== DIRECTION ==
Please copy the lines that run from the one containing "Examining the photo" through the one containing "Having the corrugated", substituting "Viewing" for "Observing" and changing nothing else. Return only those lines and omit the pictures.

------ INPUT FOR THIS TASK

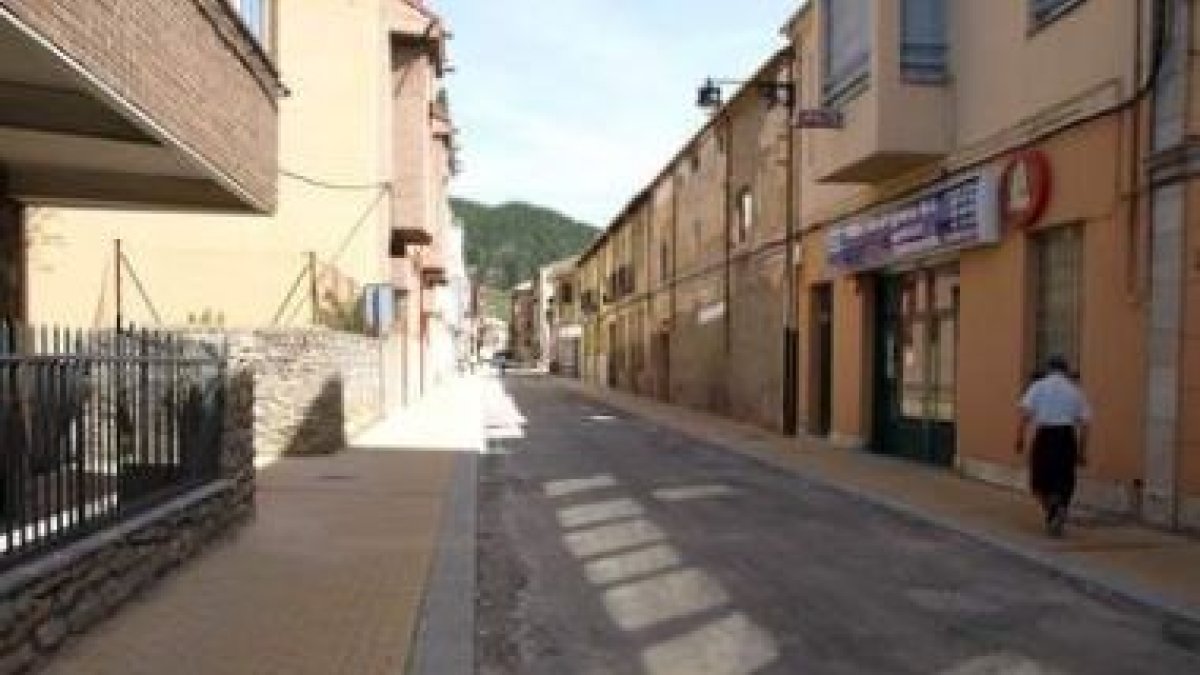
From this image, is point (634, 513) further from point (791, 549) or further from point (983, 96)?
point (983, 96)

------------
------ INPUT FOR THIS TASK

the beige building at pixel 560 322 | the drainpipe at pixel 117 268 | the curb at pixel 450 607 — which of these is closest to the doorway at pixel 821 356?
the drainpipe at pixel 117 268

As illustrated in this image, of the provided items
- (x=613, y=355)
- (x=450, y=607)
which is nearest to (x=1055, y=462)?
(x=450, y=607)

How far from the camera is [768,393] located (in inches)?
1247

------------
------ INPUT FOR THIS TASK

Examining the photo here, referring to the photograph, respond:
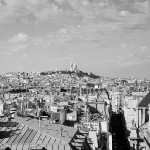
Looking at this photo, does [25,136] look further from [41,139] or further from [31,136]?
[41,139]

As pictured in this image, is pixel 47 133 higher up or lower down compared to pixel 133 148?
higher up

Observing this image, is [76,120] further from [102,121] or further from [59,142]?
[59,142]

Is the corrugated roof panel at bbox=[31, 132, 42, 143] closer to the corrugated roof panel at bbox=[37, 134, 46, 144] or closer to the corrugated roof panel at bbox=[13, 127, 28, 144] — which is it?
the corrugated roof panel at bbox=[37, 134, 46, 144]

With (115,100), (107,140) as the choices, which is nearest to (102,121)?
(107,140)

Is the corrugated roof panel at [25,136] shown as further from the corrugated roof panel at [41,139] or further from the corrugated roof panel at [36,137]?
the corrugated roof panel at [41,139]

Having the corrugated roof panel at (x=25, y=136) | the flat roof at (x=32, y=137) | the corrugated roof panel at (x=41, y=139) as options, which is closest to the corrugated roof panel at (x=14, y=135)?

------------

== COMPLETE ANSWER ==
Examining the photo here, referring to the photograph, respond:
Looking at this photo, does [25,136] look further from [41,139] or further from [31,136]?
[41,139]

As pictured in this image, is pixel 47 133 higher up or lower down compared to pixel 133 148?
higher up

Viewing this image, is [76,120] further from [102,121] or further from [59,142]?
[59,142]

Is the corrugated roof panel at bbox=[31, 132, 42, 143] closer to the corrugated roof panel at bbox=[37, 134, 46, 144] or closer to the corrugated roof panel at bbox=[13, 127, 28, 144] — which is it?
the corrugated roof panel at bbox=[37, 134, 46, 144]

With (115,100), (107,140) as the choices, which is nearest to (102,121)?
(107,140)

Is the corrugated roof panel at [25,136] shown as further from the corrugated roof panel at [41,139] or further from the corrugated roof panel at [36,137]?
the corrugated roof panel at [41,139]

Having the corrugated roof panel at (x=25, y=136) | the flat roof at (x=32, y=137) | the corrugated roof panel at (x=41, y=139) as options, which is closest to the corrugated roof panel at (x=14, y=135)?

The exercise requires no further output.